To add to what has been said by others, also you can initialize your array this way:
const char some_string[] = kOID;
This is similar to const char *const some_string = kOID;. Possibly, it may lead to additional memory allocation but this depends on compiler.
I'm wondering whether static constant variables are thread-safe or not?
Example code snippet:
void foo(int n)
{
static const char *a[] = {"foo","bar","egg","spam"};
if( ... ) {
...
}
}
Any variable that is never modified, whether or not it's explicitly declared as const, is inherently thread-safe.
const is not a guarantee from the compiler that a variable is immutable. const is a promise that you make to the compiler that a variable will never be modified. If you go back on that promise, the compiler will generate an error pointing that out to you, but you can always silence the compiler by casting away constness.
To be really safe you should do
static char const*const a[]
this inhibits modification of the data and all the pointers in the table to be modified.
BTW, I prefer to write the const after the typename such that it is clear at a first glance to where the const applies, namely to the left of it.
In your example the pointer itself can be considered as thread safe. It will be initialized once and won't be modified later.
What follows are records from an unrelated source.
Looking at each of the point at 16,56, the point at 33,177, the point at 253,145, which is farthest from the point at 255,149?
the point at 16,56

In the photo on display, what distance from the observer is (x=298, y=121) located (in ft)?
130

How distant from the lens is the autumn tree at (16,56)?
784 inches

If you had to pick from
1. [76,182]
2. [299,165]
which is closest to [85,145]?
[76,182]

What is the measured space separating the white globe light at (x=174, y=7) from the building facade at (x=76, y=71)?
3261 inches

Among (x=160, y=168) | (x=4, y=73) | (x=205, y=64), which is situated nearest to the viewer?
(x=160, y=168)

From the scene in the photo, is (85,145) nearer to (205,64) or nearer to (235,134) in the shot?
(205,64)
However, the content of the memory pointed won't be thread-safe at all.
In this example, a is not const. It's an array of pointers to const strings. If you want to make a itself const, you need:
static const char *const a[] = {"foo","bar","egg","spam"};
Regardless of whether it's const or not, it's always safe to read data from multiple threads if you do not write to it from any of them.
As a side note, it's usually a bad idea to declare arrays of pointers to constant strings, especially in code that might be used in shared libraries, because it results in lots of relocations and the data cannot be located in actual constant sections. A much better technique is:
static const char a[][5] = {"foo","bar","egg","spam"};
where 5 has been chosen such that all your strings fit. If the strings are variable in length and you don't need to access them quickly (for example if they're error messages for a function like strerror to return) then storing them like this is the most efficient:
static const char a[] = "foo\0bar\0egg\0spam\0";
and you can access the nth string with:
const char *s;
for (i=0, s=a; i<n && *s; s+=strlen(s)+1);
return s;
Note that the final \0 is important. It causes the string to have two 0 bytes at the end, thus stopping the loop if n is out of bounds. Alternatively you could bounds-check n ahead of time.
static const char *a[] = {"foo","bar","egg","spam"};
In C that would be always thread safe: the sructures would be already created at compile time, thus no extra action is taken at run time, thus no race condition is possible.
Beware the C++ compatibility though. Static const object would be initialized on the first entry into the function, but the initialization is not guaranteed to be thread-safe by the language. IOW this is open to a race condition when two different threads come into the function simultaneously and try to initialize the object in parallel.
But even in C++, POD (plain old data: structures not using C++ features, like in your example) would behave in the C compatible way.